Four pneumococcal serotypes (ST4, ST6B, ST14, and ST23F) were selected to assess their virulence using a mouse pneumonia model. As reported previously, ST4 is highly virulent, ST6B shows moderate virulence, while ST14 and ST23F are low virulence in mice (11). Mice were intranasally inoculated with same numbers of pneumococci, and the bacterial load in the lungs and blood was counted from Day 1 to Day 3. Fig. 1A shows that all serotypes were present in the lungs on Day 1, with their CFU declining daily. In note, ST23F was rapidly cleared from the lungs, and disappearing by Day 3. Although there were slight differences, the colonization and clearance patterns of the other serotypes in the lungs were similar. To assess pneumococcal invasion from the lungs, bacterial numbers in the spleen were measured by plating on BAPs. As shown in Fig. 1B, no invasive pneumococci were detected in the spleen of mice infected with ST14 and ST23F. ST6B was detected on Day 1 but cleared by Day 2. In contrast, ST4 showed a high bacterial load from Day 1 through Day 3. In conclusion, ST4 exhibited high pathogenicity and ST6B showed moderate pathogenicity, indicating that both serotypes can effectively colonize the lungs and invade the bloodstream. ST14 demonstrated similar lung colonization patterns to ST6B but lacked the ability to invade the blood. Conversely, ST23F showed neither lung colonization nor blood invasion. Thus, ST14 is of low pathogenicity, and ST23F is non-pathogenic in mice.

hESC-derived lung alveolar organoid was generated by following previous report (18). hESCs were sequentially differentiated by adding appropriate growth factors and differentiation factors to progress through the definitive endoderm (DE) stage (Day 2), anterior foregut endoderm (AFE) stage (Day 8), ventral anterior foregut endoderm (VAFE) stage (Day 12), lung progenitor stage (Day 18), and finally into lung organoids (Day 33) (Fig. 2A). hLOs were developed by cultured in the expansion media and monitored for growth characteristics by brightfield microscopy. They were cultured with consistent phenotypes until passage 10 and beyond, and passage 3–8 hLOs were used for experiments. To confirm the presence of major constituent cells in hLOs, we analyzed cell-specific markers using quantitative RT-PCR (qRT-PCR) and immunofluorescence. mRNA expression of various cell markers of constituent cells in hLOs was significantly higher in the organoids than other cell type (Fig. 2B), and immunostaining verified the presence of AEC-I markers (podoplanin; PDPN), AEC-II markers (surfactant protein A1; SFTPA1), goblet cell markers (MUC5AC), and club cell markers (uteroglobin; CC10) (Fig. 2C). These data suggested that ESCs were stably differentiated into cells that make up the lung through several stages by various growth factors.

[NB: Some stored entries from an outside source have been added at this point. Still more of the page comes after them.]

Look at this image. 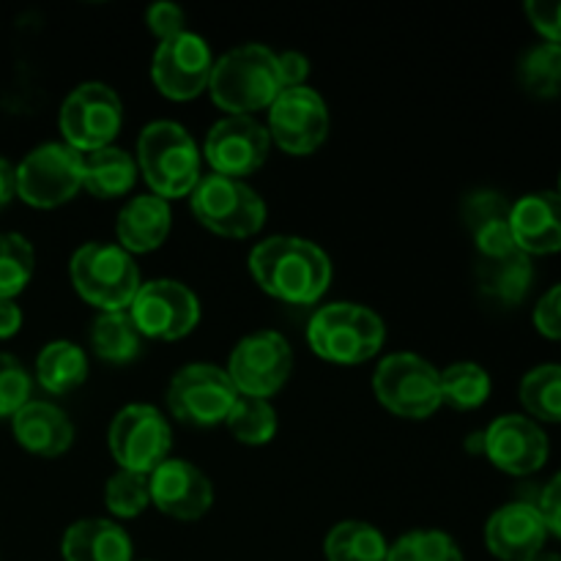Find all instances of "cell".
<instances>
[{"mask_svg":"<svg viewBox=\"0 0 561 561\" xmlns=\"http://www.w3.org/2000/svg\"><path fill=\"white\" fill-rule=\"evenodd\" d=\"M520 403L542 422H561V365H540L520 381Z\"/></svg>","mask_w":561,"mask_h":561,"instance_id":"cell-32","label":"cell"},{"mask_svg":"<svg viewBox=\"0 0 561 561\" xmlns=\"http://www.w3.org/2000/svg\"><path fill=\"white\" fill-rule=\"evenodd\" d=\"M526 14H529L531 25L542 33L551 44H561V0H529L526 3Z\"/></svg>","mask_w":561,"mask_h":561,"instance_id":"cell-39","label":"cell"},{"mask_svg":"<svg viewBox=\"0 0 561 561\" xmlns=\"http://www.w3.org/2000/svg\"><path fill=\"white\" fill-rule=\"evenodd\" d=\"M137 181V162L121 148L107 146L99 151L82 153V186L93 197L113 201L126 195Z\"/></svg>","mask_w":561,"mask_h":561,"instance_id":"cell-25","label":"cell"},{"mask_svg":"<svg viewBox=\"0 0 561 561\" xmlns=\"http://www.w3.org/2000/svg\"><path fill=\"white\" fill-rule=\"evenodd\" d=\"M11 427H14L16 442L38 458H58L75 442V425L69 416L58 405L42 403V400L22 405L11 416Z\"/></svg>","mask_w":561,"mask_h":561,"instance_id":"cell-22","label":"cell"},{"mask_svg":"<svg viewBox=\"0 0 561 561\" xmlns=\"http://www.w3.org/2000/svg\"><path fill=\"white\" fill-rule=\"evenodd\" d=\"M515 244L526 255H551L561 250V195L535 192L520 197L510 214Z\"/></svg>","mask_w":561,"mask_h":561,"instance_id":"cell-20","label":"cell"},{"mask_svg":"<svg viewBox=\"0 0 561 561\" xmlns=\"http://www.w3.org/2000/svg\"><path fill=\"white\" fill-rule=\"evenodd\" d=\"M91 343L102 359L124 365L140 354V332L131 323L129 312H102L93 321Z\"/></svg>","mask_w":561,"mask_h":561,"instance_id":"cell-29","label":"cell"},{"mask_svg":"<svg viewBox=\"0 0 561 561\" xmlns=\"http://www.w3.org/2000/svg\"><path fill=\"white\" fill-rule=\"evenodd\" d=\"M327 135V102L312 88H288L268 107V137L290 157L312 153Z\"/></svg>","mask_w":561,"mask_h":561,"instance_id":"cell-14","label":"cell"},{"mask_svg":"<svg viewBox=\"0 0 561 561\" xmlns=\"http://www.w3.org/2000/svg\"><path fill=\"white\" fill-rule=\"evenodd\" d=\"M31 403V376L9 354H0V416H14Z\"/></svg>","mask_w":561,"mask_h":561,"instance_id":"cell-37","label":"cell"},{"mask_svg":"<svg viewBox=\"0 0 561 561\" xmlns=\"http://www.w3.org/2000/svg\"><path fill=\"white\" fill-rule=\"evenodd\" d=\"M208 91L217 107L230 115H252L272 107L283 93L277 75V55L263 44L230 49L214 64Z\"/></svg>","mask_w":561,"mask_h":561,"instance_id":"cell-2","label":"cell"},{"mask_svg":"<svg viewBox=\"0 0 561 561\" xmlns=\"http://www.w3.org/2000/svg\"><path fill=\"white\" fill-rule=\"evenodd\" d=\"M60 553L66 561H131V540L113 520H77L66 529Z\"/></svg>","mask_w":561,"mask_h":561,"instance_id":"cell-24","label":"cell"},{"mask_svg":"<svg viewBox=\"0 0 561 561\" xmlns=\"http://www.w3.org/2000/svg\"><path fill=\"white\" fill-rule=\"evenodd\" d=\"M323 553L329 561H387L389 546L376 526L345 520L329 531Z\"/></svg>","mask_w":561,"mask_h":561,"instance_id":"cell-28","label":"cell"},{"mask_svg":"<svg viewBox=\"0 0 561 561\" xmlns=\"http://www.w3.org/2000/svg\"><path fill=\"white\" fill-rule=\"evenodd\" d=\"M520 82L529 93L551 99L561 93V44H537L520 60Z\"/></svg>","mask_w":561,"mask_h":561,"instance_id":"cell-33","label":"cell"},{"mask_svg":"<svg viewBox=\"0 0 561 561\" xmlns=\"http://www.w3.org/2000/svg\"><path fill=\"white\" fill-rule=\"evenodd\" d=\"M268 148H272L268 129H263L252 115H228L211 126L203 153L214 173L239 181L241 175L263 168Z\"/></svg>","mask_w":561,"mask_h":561,"instance_id":"cell-16","label":"cell"},{"mask_svg":"<svg viewBox=\"0 0 561 561\" xmlns=\"http://www.w3.org/2000/svg\"><path fill=\"white\" fill-rule=\"evenodd\" d=\"M383 409L403 420H427L442 409V373L416 354H392L373 378Z\"/></svg>","mask_w":561,"mask_h":561,"instance_id":"cell-7","label":"cell"},{"mask_svg":"<svg viewBox=\"0 0 561 561\" xmlns=\"http://www.w3.org/2000/svg\"><path fill=\"white\" fill-rule=\"evenodd\" d=\"M22 327V312L14 299H0V340L14 337Z\"/></svg>","mask_w":561,"mask_h":561,"instance_id":"cell-43","label":"cell"},{"mask_svg":"<svg viewBox=\"0 0 561 561\" xmlns=\"http://www.w3.org/2000/svg\"><path fill=\"white\" fill-rule=\"evenodd\" d=\"M211 69L214 58L206 38L184 31L175 38L159 44L157 55H153L151 77L162 96L186 102V99H195L203 88H208Z\"/></svg>","mask_w":561,"mask_h":561,"instance_id":"cell-15","label":"cell"},{"mask_svg":"<svg viewBox=\"0 0 561 561\" xmlns=\"http://www.w3.org/2000/svg\"><path fill=\"white\" fill-rule=\"evenodd\" d=\"M469 453H485V436L482 433H474V436H469Z\"/></svg>","mask_w":561,"mask_h":561,"instance_id":"cell-45","label":"cell"},{"mask_svg":"<svg viewBox=\"0 0 561 561\" xmlns=\"http://www.w3.org/2000/svg\"><path fill=\"white\" fill-rule=\"evenodd\" d=\"M124 107L118 93L104 82H82L60 107V131L77 153L107 148L121 131Z\"/></svg>","mask_w":561,"mask_h":561,"instance_id":"cell-8","label":"cell"},{"mask_svg":"<svg viewBox=\"0 0 561 561\" xmlns=\"http://www.w3.org/2000/svg\"><path fill=\"white\" fill-rule=\"evenodd\" d=\"M529 561H561V557H557V553H537Z\"/></svg>","mask_w":561,"mask_h":561,"instance_id":"cell-46","label":"cell"},{"mask_svg":"<svg viewBox=\"0 0 561 561\" xmlns=\"http://www.w3.org/2000/svg\"><path fill=\"white\" fill-rule=\"evenodd\" d=\"M559 195H561V179H559Z\"/></svg>","mask_w":561,"mask_h":561,"instance_id":"cell-47","label":"cell"},{"mask_svg":"<svg viewBox=\"0 0 561 561\" xmlns=\"http://www.w3.org/2000/svg\"><path fill=\"white\" fill-rule=\"evenodd\" d=\"M173 225L170 203L157 195H140L126 203L118 214V233L121 250L126 252H153L164 244Z\"/></svg>","mask_w":561,"mask_h":561,"instance_id":"cell-23","label":"cell"},{"mask_svg":"<svg viewBox=\"0 0 561 561\" xmlns=\"http://www.w3.org/2000/svg\"><path fill=\"white\" fill-rule=\"evenodd\" d=\"M535 327L551 340H561V283L548 290L535 307Z\"/></svg>","mask_w":561,"mask_h":561,"instance_id":"cell-40","label":"cell"},{"mask_svg":"<svg viewBox=\"0 0 561 561\" xmlns=\"http://www.w3.org/2000/svg\"><path fill=\"white\" fill-rule=\"evenodd\" d=\"M485 455L496 469L513 477L535 474L548 460V438L520 414H504L485 433Z\"/></svg>","mask_w":561,"mask_h":561,"instance_id":"cell-17","label":"cell"},{"mask_svg":"<svg viewBox=\"0 0 561 561\" xmlns=\"http://www.w3.org/2000/svg\"><path fill=\"white\" fill-rule=\"evenodd\" d=\"M38 383L49 394H66L80 387L88 376V356L80 345L69 340H55L44 345V351L36 359Z\"/></svg>","mask_w":561,"mask_h":561,"instance_id":"cell-27","label":"cell"},{"mask_svg":"<svg viewBox=\"0 0 561 561\" xmlns=\"http://www.w3.org/2000/svg\"><path fill=\"white\" fill-rule=\"evenodd\" d=\"M294 370V351L277 332H255L241 340L228 362V376L244 398L268 400Z\"/></svg>","mask_w":561,"mask_h":561,"instance_id":"cell-12","label":"cell"},{"mask_svg":"<svg viewBox=\"0 0 561 561\" xmlns=\"http://www.w3.org/2000/svg\"><path fill=\"white\" fill-rule=\"evenodd\" d=\"M69 274L77 294L102 312H124L142 285L129 252L104 241L80 247L71 257Z\"/></svg>","mask_w":561,"mask_h":561,"instance_id":"cell-5","label":"cell"},{"mask_svg":"<svg viewBox=\"0 0 561 561\" xmlns=\"http://www.w3.org/2000/svg\"><path fill=\"white\" fill-rule=\"evenodd\" d=\"M513 206L504 195L491 190H480L466 195L463 219L469 225L480 257H504L518 250L510 225Z\"/></svg>","mask_w":561,"mask_h":561,"instance_id":"cell-21","label":"cell"},{"mask_svg":"<svg viewBox=\"0 0 561 561\" xmlns=\"http://www.w3.org/2000/svg\"><path fill=\"white\" fill-rule=\"evenodd\" d=\"M82 186V153L66 142H47L27 153L16 168V195L33 208H55Z\"/></svg>","mask_w":561,"mask_h":561,"instance_id":"cell-9","label":"cell"},{"mask_svg":"<svg viewBox=\"0 0 561 561\" xmlns=\"http://www.w3.org/2000/svg\"><path fill=\"white\" fill-rule=\"evenodd\" d=\"M387 561H463V553L444 531H411L389 546Z\"/></svg>","mask_w":561,"mask_h":561,"instance_id":"cell-35","label":"cell"},{"mask_svg":"<svg viewBox=\"0 0 561 561\" xmlns=\"http://www.w3.org/2000/svg\"><path fill=\"white\" fill-rule=\"evenodd\" d=\"M277 75L283 91H288V88H301L305 85L307 75H310V60L301 53L277 55Z\"/></svg>","mask_w":561,"mask_h":561,"instance_id":"cell-41","label":"cell"},{"mask_svg":"<svg viewBox=\"0 0 561 561\" xmlns=\"http://www.w3.org/2000/svg\"><path fill=\"white\" fill-rule=\"evenodd\" d=\"M480 288L502 305H518L526 299L535 279V266L526 252L515 250L504 257H480Z\"/></svg>","mask_w":561,"mask_h":561,"instance_id":"cell-26","label":"cell"},{"mask_svg":"<svg viewBox=\"0 0 561 561\" xmlns=\"http://www.w3.org/2000/svg\"><path fill=\"white\" fill-rule=\"evenodd\" d=\"M310 348L334 365H362L383 345V321L362 305H327L310 318L307 327Z\"/></svg>","mask_w":561,"mask_h":561,"instance_id":"cell-4","label":"cell"},{"mask_svg":"<svg viewBox=\"0 0 561 561\" xmlns=\"http://www.w3.org/2000/svg\"><path fill=\"white\" fill-rule=\"evenodd\" d=\"M239 400V389L228 370L214 365H186L168 387V405L173 416L192 425H219L228 420Z\"/></svg>","mask_w":561,"mask_h":561,"instance_id":"cell-13","label":"cell"},{"mask_svg":"<svg viewBox=\"0 0 561 561\" xmlns=\"http://www.w3.org/2000/svg\"><path fill=\"white\" fill-rule=\"evenodd\" d=\"M104 504L118 518H137L142 510L151 504V485H148V474H137V471H124L110 477L107 488H104Z\"/></svg>","mask_w":561,"mask_h":561,"instance_id":"cell-36","label":"cell"},{"mask_svg":"<svg viewBox=\"0 0 561 561\" xmlns=\"http://www.w3.org/2000/svg\"><path fill=\"white\" fill-rule=\"evenodd\" d=\"M129 318L140 337L181 340L201 321V301L175 279H151L131 299Z\"/></svg>","mask_w":561,"mask_h":561,"instance_id":"cell-11","label":"cell"},{"mask_svg":"<svg viewBox=\"0 0 561 561\" xmlns=\"http://www.w3.org/2000/svg\"><path fill=\"white\" fill-rule=\"evenodd\" d=\"M548 529L535 504L513 502L491 515L485 526L488 551L502 561H529L542 553Z\"/></svg>","mask_w":561,"mask_h":561,"instance_id":"cell-19","label":"cell"},{"mask_svg":"<svg viewBox=\"0 0 561 561\" xmlns=\"http://www.w3.org/2000/svg\"><path fill=\"white\" fill-rule=\"evenodd\" d=\"M137 162L151 195L162 201L186 197L201 184V151L184 126L173 121H153L137 142Z\"/></svg>","mask_w":561,"mask_h":561,"instance_id":"cell-3","label":"cell"},{"mask_svg":"<svg viewBox=\"0 0 561 561\" xmlns=\"http://www.w3.org/2000/svg\"><path fill=\"white\" fill-rule=\"evenodd\" d=\"M488 394H491V376L474 362H458L442 373V403L453 409H480Z\"/></svg>","mask_w":561,"mask_h":561,"instance_id":"cell-30","label":"cell"},{"mask_svg":"<svg viewBox=\"0 0 561 561\" xmlns=\"http://www.w3.org/2000/svg\"><path fill=\"white\" fill-rule=\"evenodd\" d=\"M537 510H540L546 529L561 537V474H557L551 482H548Z\"/></svg>","mask_w":561,"mask_h":561,"instance_id":"cell-42","label":"cell"},{"mask_svg":"<svg viewBox=\"0 0 561 561\" xmlns=\"http://www.w3.org/2000/svg\"><path fill=\"white\" fill-rule=\"evenodd\" d=\"M250 272L268 296L288 305H316L332 283L329 255L299 236H272L250 252Z\"/></svg>","mask_w":561,"mask_h":561,"instance_id":"cell-1","label":"cell"},{"mask_svg":"<svg viewBox=\"0 0 561 561\" xmlns=\"http://www.w3.org/2000/svg\"><path fill=\"white\" fill-rule=\"evenodd\" d=\"M146 25L151 27V33L159 42H168V38H175L179 33L186 31L184 11L173 3H153L146 11Z\"/></svg>","mask_w":561,"mask_h":561,"instance_id":"cell-38","label":"cell"},{"mask_svg":"<svg viewBox=\"0 0 561 561\" xmlns=\"http://www.w3.org/2000/svg\"><path fill=\"white\" fill-rule=\"evenodd\" d=\"M16 195V168H11L5 159H0V211L11 203Z\"/></svg>","mask_w":561,"mask_h":561,"instance_id":"cell-44","label":"cell"},{"mask_svg":"<svg viewBox=\"0 0 561 561\" xmlns=\"http://www.w3.org/2000/svg\"><path fill=\"white\" fill-rule=\"evenodd\" d=\"M173 433L162 411L146 403H131L115 414L110 425V453L124 471L151 474L168 460Z\"/></svg>","mask_w":561,"mask_h":561,"instance_id":"cell-10","label":"cell"},{"mask_svg":"<svg viewBox=\"0 0 561 561\" xmlns=\"http://www.w3.org/2000/svg\"><path fill=\"white\" fill-rule=\"evenodd\" d=\"M33 266V247L25 236L3 233L0 236V299H14L31 283Z\"/></svg>","mask_w":561,"mask_h":561,"instance_id":"cell-34","label":"cell"},{"mask_svg":"<svg viewBox=\"0 0 561 561\" xmlns=\"http://www.w3.org/2000/svg\"><path fill=\"white\" fill-rule=\"evenodd\" d=\"M192 211L203 228L225 239H250L266 222V203L244 181L206 175L192 192Z\"/></svg>","mask_w":561,"mask_h":561,"instance_id":"cell-6","label":"cell"},{"mask_svg":"<svg viewBox=\"0 0 561 561\" xmlns=\"http://www.w3.org/2000/svg\"><path fill=\"white\" fill-rule=\"evenodd\" d=\"M151 504L175 520H197L211 510L214 488L197 466L186 460H164L148 474Z\"/></svg>","mask_w":561,"mask_h":561,"instance_id":"cell-18","label":"cell"},{"mask_svg":"<svg viewBox=\"0 0 561 561\" xmlns=\"http://www.w3.org/2000/svg\"><path fill=\"white\" fill-rule=\"evenodd\" d=\"M225 425L236 436V442L250 444V447H261L268 444L277 433V414H274L272 403L261 398H244L239 394L233 411L228 414Z\"/></svg>","mask_w":561,"mask_h":561,"instance_id":"cell-31","label":"cell"}]
</instances>
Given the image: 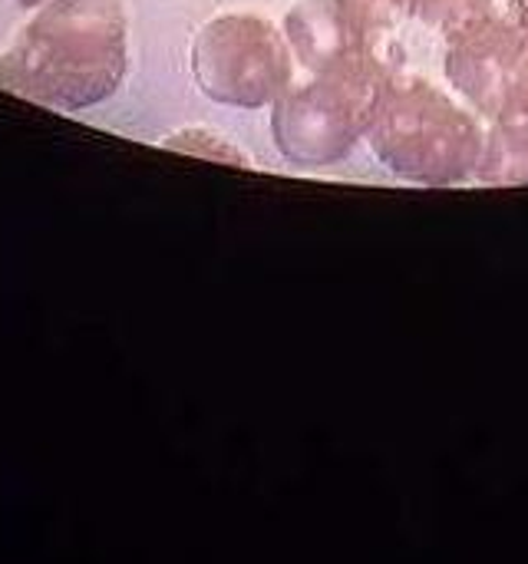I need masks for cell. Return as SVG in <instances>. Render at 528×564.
Masks as SVG:
<instances>
[{"instance_id": "6da1fadb", "label": "cell", "mask_w": 528, "mask_h": 564, "mask_svg": "<svg viewBox=\"0 0 528 564\" xmlns=\"http://www.w3.org/2000/svg\"><path fill=\"white\" fill-rule=\"evenodd\" d=\"M129 66L119 0H46L0 56V86L53 109L109 99Z\"/></svg>"}, {"instance_id": "7a4b0ae2", "label": "cell", "mask_w": 528, "mask_h": 564, "mask_svg": "<svg viewBox=\"0 0 528 564\" xmlns=\"http://www.w3.org/2000/svg\"><path fill=\"white\" fill-rule=\"evenodd\" d=\"M367 142L400 178L417 185H456L479 172L486 132L446 93L420 76H390Z\"/></svg>"}, {"instance_id": "3957f363", "label": "cell", "mask_w": 528, "mask_h": 564, "mask_svg": "<svg viewBox=\"0 0 528 564\" xmlns=\"http://www.w3.org/2000/svg\"><path fill=\"white\" fill-rule=\"evenodd\" d=\"M390 76L394 73L367 43L321 66L311 83L291 86L271 109L278 152L298 169H327L344 162L354 145L367 139Z\"/></svg>"}, {"instance_id": "277c9868", "label": "cell", "mask_w": 528, "mask_h": 564, "mask_svg": "<svg viewBox=\"0 0 528 564\" xmlns=\"http://www.w3.org/2000/svg\"><path fill=\"white\" fill-rule=\"evenodd\" d=\"M291 43L265 17L222 13L192 40V76L222 106H274L291 89Z\"/></svg>"}, {"instance_id": "5b68a950", "label": "cell", "mask_w": 528, "mask_h": 564, "mask_svg": "<svg viewBox=\"0 0 528 564\" xmlns=\"http://www.w3.org/2000/svg\"><path fill=\"white\" fill-rule=\"evenodd\" d=\"M443 69L456 93L493 119L528 79V36L513 17L479 13L446 33Z\"/></svg>"}, {"instance_id": "8992f818", "label": "cell", "mask_w": 528, "mask_h": 564, "mask_svg": "<svg viewBox=\"0 0 528 564\" xmlns=\"http://www.w3.org/2000/svg\"><path fill=\"white\" fill-rule=\"evenodd\" d=\"M284 36L291 43V53H298L311 73H317L321 66L334 63L344 53L370 43V36H364L347 20V13L337 7V0H301L284 17Z\"/></svg>"}, {"instance_id": "52a82bcc", "label": "cell", "mask_w": 528, "mask_h": 564, "mask_svg": "<svg viewBox=\"0 0 528 564\" xmlns=\"http://www.w3.org/2000/svg\"><path fill=\"white\" fill-rule=\"evenodd\" d=\"M337 7L364 36L374 40L377 33L394 30L403 20H420L450 33L466 20L489 13L493 0H337Z\"/></svg>"}, {"instance_id": "ba28073f", "label": "cell", "mask_w": 528, "mask_h": 564, "mask_svg": "<svg viewBox=\"0 0 528 564\" xmlns=\"http://www.w3.org/2000/svg\"><path fill=\"white\" fill-rule=\"evenodd\" d=\"M476 175L489 185H528V79L493 116Z\"/></svg>"}, {"instance_id": "9c48e42d", "label": "cell", "mask_w": 528, "mask_h": 564, "mask_svg": "<svg viewBox=\"0 0 528 564\" xmlns=\"http://www.w3.org/2000/svg\"><path fill=\"white\" fill-rule=\"evenodd\" d=\"M165 145H169V149H179V152H188V155L212 159V162L248 165V159H245L231 142H225L222 135H215V132H208V129H185V132H175Z\"/></svg>"}, {"instance_id": "30bf717a", "label": "cell", "mask_w": 528, "mask_h": 564, "mask_svg": "<svg viewBox=\"0 0 528 564\" xmlns=\"http://www.w3.org/2000/svg\"><path fill=\"white\" fill-rule=\"evenodd\" d=\"M513 20L519 23V30L528 36V0H513Z\"/></svg>"}, {"instance_id": "8fae6325", "label": "cell", "mask_w": 528, "mask_h": 564, "mask_svg": "<svg viewBox=\"0 0 528 564\" xmlns=\"http://www.w3.org/2000/svg\"><path fill=\"white\" fill-rule=\"evenodd\" d=\"M17 7H26V10H33V7H43L46 0H13Z\"/></svg>"}]
</instances>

Banked hLOs were sub-cultured in expansion media for 7-10 days. Once the hLOs had formed, more than 100 were microinjected with CFSE-stained ST23F or ST4 in PBS (4×106 CFU per hLO) (Fig. 3A and 3B). As shown in Fig. 3C, ST23F effectively invaded the epithelial cells of the hLOs which was relatively similar with hLOs infected with ST4. Interestingly, both ST23F and ST4 seems to be localized in specific epithelial cells (Fig. 3C), suggesting that they may primarily interact with AEC-II cells indicated as previous reports (19). To assess whether ST23F interaction with epithelial cells of hLOs leads to pro-inflammatory cytokine production, we performed qRT-PCR (Fig. 4). While no pro-inflammatory cytokines (TNF-α, IL-1β) were detected in the lung BALF of mice infected with ST23F (Fig. 5), hLOs infected with ST23F showed significant upregulation of all tested pro-inflammatory cytokines (TNF-α, IL-6, IFN-β, IFN-γ) comparable to the response observed in ST4-infected hLOs. CXCL10 and CCL2 chemokines were also upregulated in hLOs infected with either ST23F or ST3. But both serotypes were not induced the expression of IL-8 and TGF- β. These findings indicate that ST23F, a serotype non-virulent in mice, exhibits similar hLO infectivity to ST4, a highly virulent serotype in mice. This highlights the hLO model’s potential as a valuable tool for studying pneumococcal pathogenicity and evaluating pneumococcal vaccines.